HDFC Bank MCLR Rate Hike: India’s largest private sector lender HDFC Bank has increased its marginal cost of lending rate, or MCLR across all tenors, according to its website. The MCLR, a key point in deciding loan interests, has been hiked by as much as 35 basis points, said HDFC Bank. The HDFC Bank MCLR rate hike comes at a time when the Reserve Bank of India’s Monetary Policy Committee has started its scheduled deliberations and is expected to go with another rate hike amid rising inflation.

The HDFC Bank MCLR rate hike will mean that loan interests for new and existing borrowers are set to increase, including equated monthly installments (EMIs) for home loan, vehicle loan and any other loan related to marginal cost. The Bank had on May 7 also increased its MCLR rates by 25 basis points, days after the RBI had hiked its repo rates by 40 basis points. It must be noted here that 100 basis points equals 1 per cent. Therefore after the latest HDFC Bank MCLR hike, loan EMIs may increase by 35 per cent.
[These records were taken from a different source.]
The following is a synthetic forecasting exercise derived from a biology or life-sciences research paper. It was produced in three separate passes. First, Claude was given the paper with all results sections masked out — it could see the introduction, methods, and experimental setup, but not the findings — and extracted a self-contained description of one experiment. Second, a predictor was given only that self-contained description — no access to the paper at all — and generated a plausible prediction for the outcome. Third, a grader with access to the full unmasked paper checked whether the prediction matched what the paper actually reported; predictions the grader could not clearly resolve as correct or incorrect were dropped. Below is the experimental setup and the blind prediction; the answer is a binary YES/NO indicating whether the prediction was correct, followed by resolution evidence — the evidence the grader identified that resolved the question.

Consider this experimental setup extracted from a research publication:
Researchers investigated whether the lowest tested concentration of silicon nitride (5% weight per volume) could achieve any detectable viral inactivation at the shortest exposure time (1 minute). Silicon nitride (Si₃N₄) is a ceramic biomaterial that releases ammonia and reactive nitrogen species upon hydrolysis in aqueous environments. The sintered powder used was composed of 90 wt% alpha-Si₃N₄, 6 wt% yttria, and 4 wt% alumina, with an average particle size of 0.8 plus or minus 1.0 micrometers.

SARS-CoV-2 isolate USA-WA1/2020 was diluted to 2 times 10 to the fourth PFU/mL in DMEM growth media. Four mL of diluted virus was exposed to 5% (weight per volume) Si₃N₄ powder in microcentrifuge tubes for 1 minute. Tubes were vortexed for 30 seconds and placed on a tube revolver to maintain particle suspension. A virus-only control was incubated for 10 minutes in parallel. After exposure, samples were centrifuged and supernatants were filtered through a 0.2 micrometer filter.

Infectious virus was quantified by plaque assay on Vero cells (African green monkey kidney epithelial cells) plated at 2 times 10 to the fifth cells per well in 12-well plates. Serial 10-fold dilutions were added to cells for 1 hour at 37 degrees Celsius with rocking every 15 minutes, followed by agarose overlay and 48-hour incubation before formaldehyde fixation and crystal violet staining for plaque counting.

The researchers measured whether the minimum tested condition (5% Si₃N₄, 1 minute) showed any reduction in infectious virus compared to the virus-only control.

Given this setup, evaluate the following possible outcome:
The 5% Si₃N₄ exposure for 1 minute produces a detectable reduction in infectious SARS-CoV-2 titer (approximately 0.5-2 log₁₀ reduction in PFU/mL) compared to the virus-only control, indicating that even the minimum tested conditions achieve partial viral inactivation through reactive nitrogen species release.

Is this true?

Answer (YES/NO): YES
Here are the tenor-wise MCLR effective from May 7, 2022, as per the HDFC Bank website:

Over night: Old rate — 7.15 per cent; New rate —  7.50 per cent

One Month: Old rate — 7.20 per cent; New rate — 7.55 per cent

Three Month: Old rate — 7.25 per cent; New rate — 7.60 per cent

Six Month: Old rate — 7.35 per cent; New rate 7.70 per cent

One Year: Old rate — 7.50 per cent; New rate 7.85 per cent

Two Years: Old rate — 7.60 per cent; New rate 7.95 per cent

Three Years: Old rate — 7.70 per cent; New rate 8.05 per cent

Will Home Loan EMIs, Car Loan EMIs Increase after HDFC Bank MCLR Hike?
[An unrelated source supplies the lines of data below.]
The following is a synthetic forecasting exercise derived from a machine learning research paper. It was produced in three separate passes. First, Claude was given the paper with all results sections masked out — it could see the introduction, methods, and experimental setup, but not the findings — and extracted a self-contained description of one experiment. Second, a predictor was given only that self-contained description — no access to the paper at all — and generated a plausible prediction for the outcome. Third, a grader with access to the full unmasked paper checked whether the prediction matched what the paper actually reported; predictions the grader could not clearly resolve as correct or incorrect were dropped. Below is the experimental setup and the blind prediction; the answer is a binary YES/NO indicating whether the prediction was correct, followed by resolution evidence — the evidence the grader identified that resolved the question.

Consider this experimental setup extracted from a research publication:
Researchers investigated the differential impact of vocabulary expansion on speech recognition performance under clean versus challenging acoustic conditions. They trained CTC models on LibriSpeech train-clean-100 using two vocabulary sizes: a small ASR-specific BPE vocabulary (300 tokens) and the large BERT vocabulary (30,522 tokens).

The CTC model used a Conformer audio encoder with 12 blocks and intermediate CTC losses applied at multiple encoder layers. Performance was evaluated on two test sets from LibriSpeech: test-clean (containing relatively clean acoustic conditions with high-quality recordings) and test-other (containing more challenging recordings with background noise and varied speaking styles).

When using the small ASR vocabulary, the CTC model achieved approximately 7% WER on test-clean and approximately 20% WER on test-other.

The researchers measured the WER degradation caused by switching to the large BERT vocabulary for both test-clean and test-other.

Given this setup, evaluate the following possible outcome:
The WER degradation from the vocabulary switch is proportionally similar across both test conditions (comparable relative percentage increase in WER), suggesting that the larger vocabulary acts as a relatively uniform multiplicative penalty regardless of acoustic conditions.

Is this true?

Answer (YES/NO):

As a result of the HDFC Bank MCLR rate hike, housing, vehicles and personal loans are going to get more expensive as the EMIs will increase. However, existing home loan borrowers must note that the EMI will be revised only when the reset date of their loans arrive. The lender will increase or revise the interest rate on the borrowers’ home loans on the basis of prevailing MCLR when the reset date arrives. This means that if a person’s home loan is based on MCLR, and the reset date is in September, then he or she will have to pay the hiked EMIs from September. Till then, the borrower will pay on basis of their existing rates.
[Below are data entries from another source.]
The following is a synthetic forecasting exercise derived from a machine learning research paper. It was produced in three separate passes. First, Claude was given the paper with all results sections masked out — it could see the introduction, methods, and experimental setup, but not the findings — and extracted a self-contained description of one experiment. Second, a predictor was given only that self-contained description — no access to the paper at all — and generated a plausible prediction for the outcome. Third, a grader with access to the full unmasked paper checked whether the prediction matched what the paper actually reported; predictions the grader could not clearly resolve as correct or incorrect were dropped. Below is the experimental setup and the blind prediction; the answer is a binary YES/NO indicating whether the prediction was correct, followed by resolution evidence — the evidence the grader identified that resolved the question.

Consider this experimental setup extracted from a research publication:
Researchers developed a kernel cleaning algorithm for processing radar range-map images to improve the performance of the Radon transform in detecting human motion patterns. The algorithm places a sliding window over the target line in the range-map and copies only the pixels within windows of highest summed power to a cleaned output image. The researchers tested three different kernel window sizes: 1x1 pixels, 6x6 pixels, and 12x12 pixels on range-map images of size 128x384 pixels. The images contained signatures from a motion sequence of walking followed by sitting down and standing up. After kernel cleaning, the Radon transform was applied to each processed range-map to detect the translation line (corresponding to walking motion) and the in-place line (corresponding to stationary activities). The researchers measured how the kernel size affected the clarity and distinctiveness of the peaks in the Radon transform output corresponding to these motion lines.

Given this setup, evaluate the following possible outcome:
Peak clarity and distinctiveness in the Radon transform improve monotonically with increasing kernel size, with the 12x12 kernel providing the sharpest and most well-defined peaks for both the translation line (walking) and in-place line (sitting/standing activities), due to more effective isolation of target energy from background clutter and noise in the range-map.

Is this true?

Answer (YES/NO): NO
“The Marginal Cost of the Fund-Based Lending Rate or the MCLR is the minimum interest rate a financial institution needs to charge for a specific loan. It dictates the lower limit of the interest rate for a loan. This rate limit is set in stone for borrowers unless specified otherwise by the Reserve Bank of India,” said the HDFC Bank on its website. MCLR is dependent on the changes made to the RBI Repo rate.